A Paipo Interview with Charl Van Rensburg
October, 2009 - Cape Town, Western Cape, South Africa
Autobiographical magazine article

Charl discusses his introduction to surfing, the stoking feeling he found for riding prone while watching a surf movie, Follow the Sun, riding his local spots and taking regular trips to Jeffrey's Bay and Cape St. Francis, drifting away from surfng in early adulthood, and then rediscovering his love for waveriding during bodysurfing sessions. The desire to ride prone on a wavecraft prompted him to start riding paipos and surf mats, and regularly building new wooden paipos to enjoy and experiement my modifying designs and test riding in differing wave conditions.
It was a Friday evening, early in 1984, a year that would later be remembered for the introduction of the first Apple Mac Computers, the first CD players, the AIDS virus was identified for the first time in ‘84, and we all were singing along to WHAM’s “Wake me up before you Go Go”.



And that is the song that was playing over the PA-System as I followed my brother Jaco into the Holiday Inn Hotel where the lounge had, for that night only, been converted into a Movie Theatre. The lights were low, cigarette smoke was hanging thick in the air and young teenage eyes were looking around nervously and sipping surreptitiously on beer bottles which were hidden beneath their chairs.

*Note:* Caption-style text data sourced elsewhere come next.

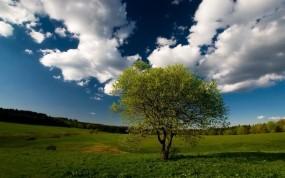 Обои Дерево на фоне облаков: Облака, Лес, Поле, Дерево, Небо, Деревья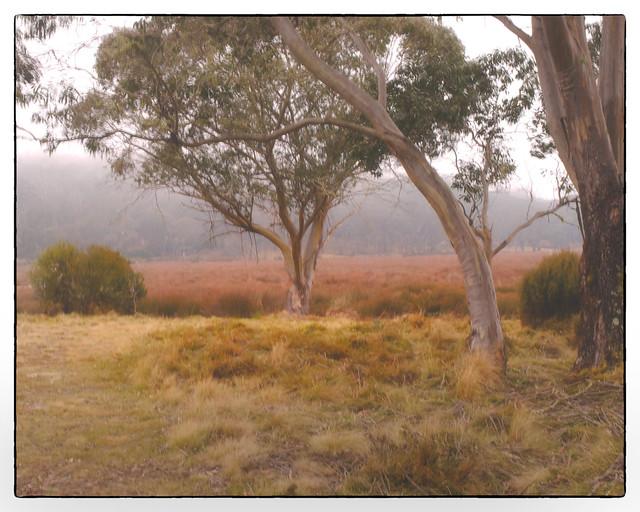 Barrington landscape... Explored May 2 2021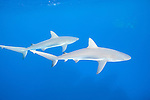 Gardens of the Queen, Cuba; a pair of Caribbean Reef Sharks swimming just below the surface in blue water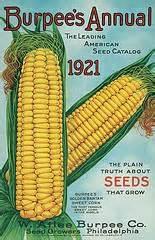 vintage burpee seed catalog 1921
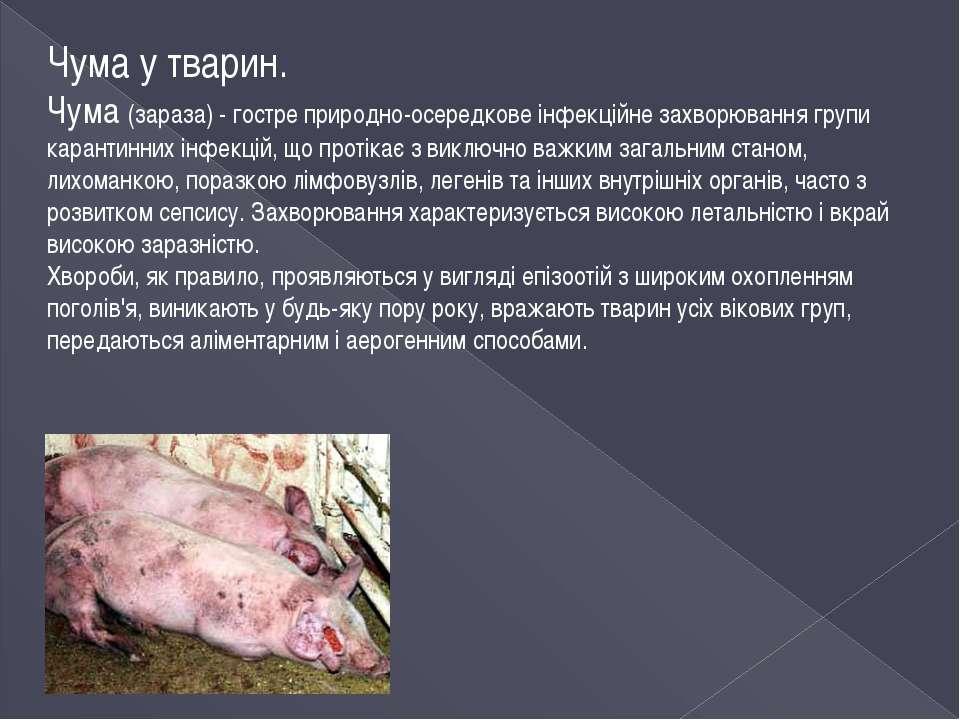 Чума у тварин. Чума (зараза) - гостре природно-осередкове інфекційне захворюв...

The occasion was the screening of the latest Surf Movie to be released and all the who’s who of our town’s surfing talent was there. At the time I was oblivious to most of this and stoked simply at the fact that my older brother had invited me along: for me, it was a big occasion.

In the Lounge itself, on that night, Wake me up before you Go Go, would never be allowed and instead someone had brought along their Ghetto Blaster with a 60 minute TDK cassette recorded full on both sides with the songs that would be the anthems of our generation. We listened to songs by Bob Marley, The Cure, New Order, Sonic Youth, U2 and The Clash.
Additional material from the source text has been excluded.